__PROBLEMS TO WORK ON__
(a) Copy the passage of the flow-control summary that begins at the words "Contribution" and stops after the words "of the approach.".
(b) Using the flow-control summary, explain in one to three sentences why the metamaterial method counts as energy-efficient.
(c) Answer these questions from the flow-control summary:
(i) What can flow instabilities cause over surfaces?
(ii) Which three properties of the outer surface does the method leave unchanged?
(iii) At which frequencies did the experiments confirm that the subsurface suppresses vortex growth?

__SOURCE EXTRACT__
Experimental observation of flow instability control by metamaterial subsurfaces

TL;DR

This study demonstrates a passive, energy-efficient flow control method using phononic metamaterials embedded beneath surfaces to suppress vortex instabilities, reducing turbulence and drag without altering surface texture.

Contribution

The paper introduces a novel passive flow control technique employing phononic metamaterials to suppress vortex instabilities without surface modifications.

Findings

Metamaterials can suppress vortex growth at specific frequencies.

Passive control reduces flow turbulence and drag.

Experimental validation confirms effectiveness of the approach.

Abstract

Flow instabilities within a fluid flow can cause laminar-to-turbulent transition over surfaces. These instabilities can result from upstream, wake-generating disturbances, leading to increased drag and turbulence-induced energy losses. Flow control strategies can address these issues through active methods, requiring energy input, or passive systems, which operate without added input. Here, we present a passive approach to flow control using embedded phononic metamaterials to alter vortex instability development, without changing the outer-surface's texture, roughness or compliance. Experiments confirm that our subsurface can suppress vortex growth at target frequencies, demonstrating the potential for energy-efficient flow management with phononic subsurfaces.

__SUPPLIED ENTRIES__
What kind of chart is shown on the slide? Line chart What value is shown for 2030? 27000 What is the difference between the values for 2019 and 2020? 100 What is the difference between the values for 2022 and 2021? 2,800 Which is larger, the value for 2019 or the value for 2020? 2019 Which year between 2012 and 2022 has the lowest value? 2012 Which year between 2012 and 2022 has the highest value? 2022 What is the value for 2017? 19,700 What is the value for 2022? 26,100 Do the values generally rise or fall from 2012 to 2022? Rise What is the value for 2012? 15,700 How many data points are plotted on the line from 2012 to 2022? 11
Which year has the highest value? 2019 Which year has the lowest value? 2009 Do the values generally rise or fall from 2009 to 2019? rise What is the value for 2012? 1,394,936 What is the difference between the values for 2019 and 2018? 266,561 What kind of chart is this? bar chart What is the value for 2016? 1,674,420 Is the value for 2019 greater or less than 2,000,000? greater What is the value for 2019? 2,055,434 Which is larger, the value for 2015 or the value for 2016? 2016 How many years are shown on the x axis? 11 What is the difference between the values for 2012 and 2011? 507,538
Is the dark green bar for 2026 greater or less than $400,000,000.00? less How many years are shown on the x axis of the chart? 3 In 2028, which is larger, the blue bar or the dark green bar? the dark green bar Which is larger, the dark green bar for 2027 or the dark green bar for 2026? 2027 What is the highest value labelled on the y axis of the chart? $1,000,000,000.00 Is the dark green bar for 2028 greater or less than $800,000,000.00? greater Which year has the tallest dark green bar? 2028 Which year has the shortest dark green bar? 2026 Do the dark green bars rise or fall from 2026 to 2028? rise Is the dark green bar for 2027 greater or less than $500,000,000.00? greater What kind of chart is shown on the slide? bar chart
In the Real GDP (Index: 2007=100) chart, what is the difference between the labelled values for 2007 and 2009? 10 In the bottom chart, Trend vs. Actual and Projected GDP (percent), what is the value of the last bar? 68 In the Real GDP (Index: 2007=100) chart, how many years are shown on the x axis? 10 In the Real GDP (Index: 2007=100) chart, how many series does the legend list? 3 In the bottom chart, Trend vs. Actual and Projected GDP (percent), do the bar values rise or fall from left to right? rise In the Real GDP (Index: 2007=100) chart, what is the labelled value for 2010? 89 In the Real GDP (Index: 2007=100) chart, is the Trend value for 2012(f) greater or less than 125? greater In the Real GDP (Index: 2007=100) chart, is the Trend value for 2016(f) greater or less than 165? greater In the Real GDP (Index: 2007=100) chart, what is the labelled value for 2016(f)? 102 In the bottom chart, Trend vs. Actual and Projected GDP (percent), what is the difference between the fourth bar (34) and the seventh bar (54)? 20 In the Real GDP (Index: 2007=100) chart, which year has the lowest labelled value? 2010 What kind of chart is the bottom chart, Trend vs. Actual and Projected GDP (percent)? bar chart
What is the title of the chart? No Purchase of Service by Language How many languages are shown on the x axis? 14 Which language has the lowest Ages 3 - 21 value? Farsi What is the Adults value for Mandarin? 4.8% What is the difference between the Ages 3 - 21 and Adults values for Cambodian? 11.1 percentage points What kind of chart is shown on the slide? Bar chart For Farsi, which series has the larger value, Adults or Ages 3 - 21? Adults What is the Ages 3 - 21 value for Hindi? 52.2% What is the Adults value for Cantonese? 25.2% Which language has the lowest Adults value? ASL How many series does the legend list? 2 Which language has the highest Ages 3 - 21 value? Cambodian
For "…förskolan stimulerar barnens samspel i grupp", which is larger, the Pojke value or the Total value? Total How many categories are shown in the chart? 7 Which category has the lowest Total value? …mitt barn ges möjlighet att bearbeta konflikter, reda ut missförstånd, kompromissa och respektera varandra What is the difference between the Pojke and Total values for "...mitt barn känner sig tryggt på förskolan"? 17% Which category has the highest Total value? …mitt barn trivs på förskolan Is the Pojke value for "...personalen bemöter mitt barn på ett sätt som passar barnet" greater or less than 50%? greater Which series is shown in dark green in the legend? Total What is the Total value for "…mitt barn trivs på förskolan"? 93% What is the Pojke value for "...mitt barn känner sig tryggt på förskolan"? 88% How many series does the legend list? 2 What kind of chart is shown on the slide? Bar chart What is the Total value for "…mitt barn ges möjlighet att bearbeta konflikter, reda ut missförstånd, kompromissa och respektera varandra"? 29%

__ANSWER SECTION__
(a)
Contribution

The paper introduces a novel passive flow control technique employing phononic metamaterials to suppress vortex instabilities without surface modifications.

Findings

Metamaterials can suppress vortex growth at specific frequencies.

Passive control reduces flow turbulence and drag.

Experimental validation confirms effectiveness of the approach.

(b) The method is passive. The embedded phononic metamaterials alter vortex development without any added input, whereas active methods require energy input.

(c)
(i) Laminar-to-turbulent transition.
(ii) Its texture, roughness and compliance.
(iii) At target frequencies.